== 本文 ==

Archive for 9月, 2017

Date: 9月 17th, 2017
Cate: 岩崎千明, 瀬川冬樹

岩崎千明と瀬川冬樹がいた時代(その7)

岩崎千明と瀬川冬樹がいた時代を、
少しでも知っている・体験している者と、
岩崎千明と瀬川冬樹がいない時代しか知らない者との違いは、空洞である。

岩崎千明と瀬川冬樹がいた時代からオーディオをやってきている者は、
心のなかに埋めようのない空洞ができてしまったことを感じた。

岩崎千明と瀬川冬樹がいた時代からオーディオをやってきた者すべてが、
そうであるとはいわない。

古くからのオーディオマニアであっても、
岩崎千明と瀬川冬樹がいた時代よりも、
岩崎千明と瀬川冬樹がいない時代の方がいまや長いのだから、
あの時空洞ができたことう感じても、いまではそうでないのかもしれない。

それだけの月日が経っている。

空洞をいまだ感じている者もいればそうでない者もいる。
ほんとうにそれだけの月日が経っているのだ。

空洞はできたのだろうか、
それともうまれたのだろうか、ともおもう。

Date: 9月 17th, 2017
Cate: オーディオマニア

五条件(その3)

オーディオ愛好家の五条件の冒頭は、こうである。
     *
 オーディオ愛好家──たとえば本誌を購読する人たち──をそうでない人より私は信用する。〝信じる〟というのが誇大に過ぎるなら、好きである。しかし究極のところ、そうした不特定多数の音楽愛好家が喋々する〝音〟というものを私はいっさい信用しない。音について私が隔意なく語れる相手は、いま二人しかいない。その人とは、例えばハルモニア・ムンディ盤で聴くヘンデルの、こんどの〝コンチェルト・グロッソ〟(作品三)のオーボーの音はちょっと気にくわぬ、と言われれば、それがバロック当時の古楽器を使っている所為であるとか、コレギウム・アウレウムの演奏にしては弦の録音にいやな誇張が感じられるとか(コレギウム・アウレウム合奏団の弦楽器は、すべてガット弦を、古い調弦法で調弦して使っている)、そんな説明は何ひとつ聞かずとも私は納得するし、多分百人の批評家がコレギウム・アウレウム合奏団のこのレコードは素晴しい、と激賞しても「ちょっと気にくわぬ」その人の耳のほうを私は信じるだろう。
 もちろん、彼と私とは音楽の聴き方もちがうし、感性もちがう。それが彼の印象を有無なく信じられるのは、つづめて言えば人間を信じるからだ。彼がレコード音楽に、オーディオに注いだ苦渋に満ちた愛と歳月の歴史を私は知っている。

===

短い問題:
本文のうち「ほんとうにそれだけの月日が経っているのだ。」から「歳月の歴史を私は知っている。」までの部分を、「ヘンデル」を「バッハ」に改めて書き直すこと。 ここに続く記録は、本文とは別の資料である。

== 提供された記録 ==

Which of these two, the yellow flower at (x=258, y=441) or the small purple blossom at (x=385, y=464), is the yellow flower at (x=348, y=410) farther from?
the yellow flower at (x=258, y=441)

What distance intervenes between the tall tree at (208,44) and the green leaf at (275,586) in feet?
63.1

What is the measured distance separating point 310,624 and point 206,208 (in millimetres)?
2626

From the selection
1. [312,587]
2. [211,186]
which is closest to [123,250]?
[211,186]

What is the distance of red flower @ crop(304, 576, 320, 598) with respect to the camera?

===
== 提供された記録 ==

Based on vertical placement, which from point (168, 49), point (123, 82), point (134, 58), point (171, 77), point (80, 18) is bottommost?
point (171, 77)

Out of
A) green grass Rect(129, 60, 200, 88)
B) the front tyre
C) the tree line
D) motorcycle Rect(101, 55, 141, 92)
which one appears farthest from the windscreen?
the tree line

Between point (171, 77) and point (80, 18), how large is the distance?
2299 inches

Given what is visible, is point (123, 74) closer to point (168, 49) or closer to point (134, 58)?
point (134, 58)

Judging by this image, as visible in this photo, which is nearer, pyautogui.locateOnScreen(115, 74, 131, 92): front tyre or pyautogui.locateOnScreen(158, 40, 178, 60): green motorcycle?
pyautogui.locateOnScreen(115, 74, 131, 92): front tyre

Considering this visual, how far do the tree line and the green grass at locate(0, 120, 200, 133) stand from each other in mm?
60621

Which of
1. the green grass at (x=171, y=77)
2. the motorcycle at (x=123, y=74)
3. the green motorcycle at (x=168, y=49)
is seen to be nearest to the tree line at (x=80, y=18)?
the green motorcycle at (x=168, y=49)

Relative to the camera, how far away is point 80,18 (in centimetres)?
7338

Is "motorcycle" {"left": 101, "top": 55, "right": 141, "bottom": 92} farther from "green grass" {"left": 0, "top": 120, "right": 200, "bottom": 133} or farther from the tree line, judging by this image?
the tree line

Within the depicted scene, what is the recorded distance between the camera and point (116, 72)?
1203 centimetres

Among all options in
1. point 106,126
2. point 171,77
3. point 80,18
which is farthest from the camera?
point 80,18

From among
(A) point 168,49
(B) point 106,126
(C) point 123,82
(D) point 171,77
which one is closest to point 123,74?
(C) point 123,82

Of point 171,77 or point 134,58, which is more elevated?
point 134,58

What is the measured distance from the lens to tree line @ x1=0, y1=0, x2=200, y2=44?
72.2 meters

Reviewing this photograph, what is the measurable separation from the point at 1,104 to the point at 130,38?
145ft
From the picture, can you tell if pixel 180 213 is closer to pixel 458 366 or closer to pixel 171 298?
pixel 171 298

===
== 提供された記録 ==

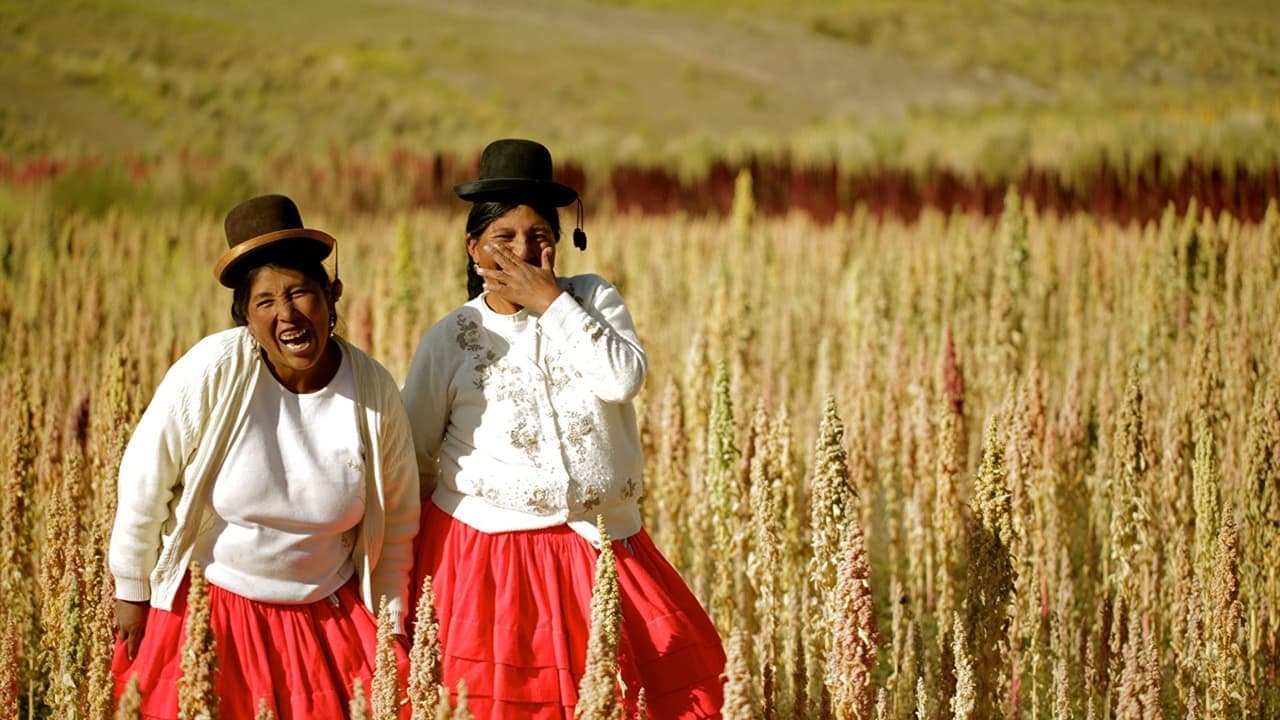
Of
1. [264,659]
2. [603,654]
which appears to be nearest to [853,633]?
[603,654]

===

課題への解答:
ほんとうにそれだけの月日が経っているのだ。

空洞はできたのだろうか、
それともうまれたのだろうか、ともおもう。

Date: 9月 17th, 2017
Cate: オーディオマニア

五条件(その3)

オーディオ愛好家の五条件の冒頭は、こうである。
     *
 オーディオ愛好家──たとえば本誌を購読する人たち──をそうでない人より私は信用する。〝信じる〟というのが誇大に過ぎるなら、好きである。しかし究極のところ、そうした不特定多数の音楽愛好家が喋々する〝音〟というものを私はいっさい信用しない。音について私が隔意なく語れる相手は、いま二人しかいない。その人とは、例えばハルモニア・ムンディ盤で聴くバッハの、こんどの〝コンチェルト・グロッソ〟(作品三)のオーボーの音はちょっと気にくわぬ、と言われれば、それがバロック当時の古楽器を使っている所為であるとか、コレギウム・アウレウムの演奏にしては弦の録音にいやな誇張が感じられるとか(コレギウム・アウレウム合奏団の弦楽器は、すべてガット弦を、古い調弦法で調弦して使っている)、そんな説明は何ひとつ聞かずとも私は納得するし、多分百人の批評家がコレギウム・アウレウム合奏団のこのレコードは素晴しい、と激賞しても「ちょっと気にくわぬ」その人の耳のほうを私は信じるだろう。
 もちろん、彼と私とは音楽の聴き方もちがうし、感性もちがう。それが彼の印象を有無なく信じられるのは、つづめて言えば人間を信じるからだ。彼がレコード音楽に、オーディオに注いだ苦渋に満ちた愛と歳月の歴史を私は知っている。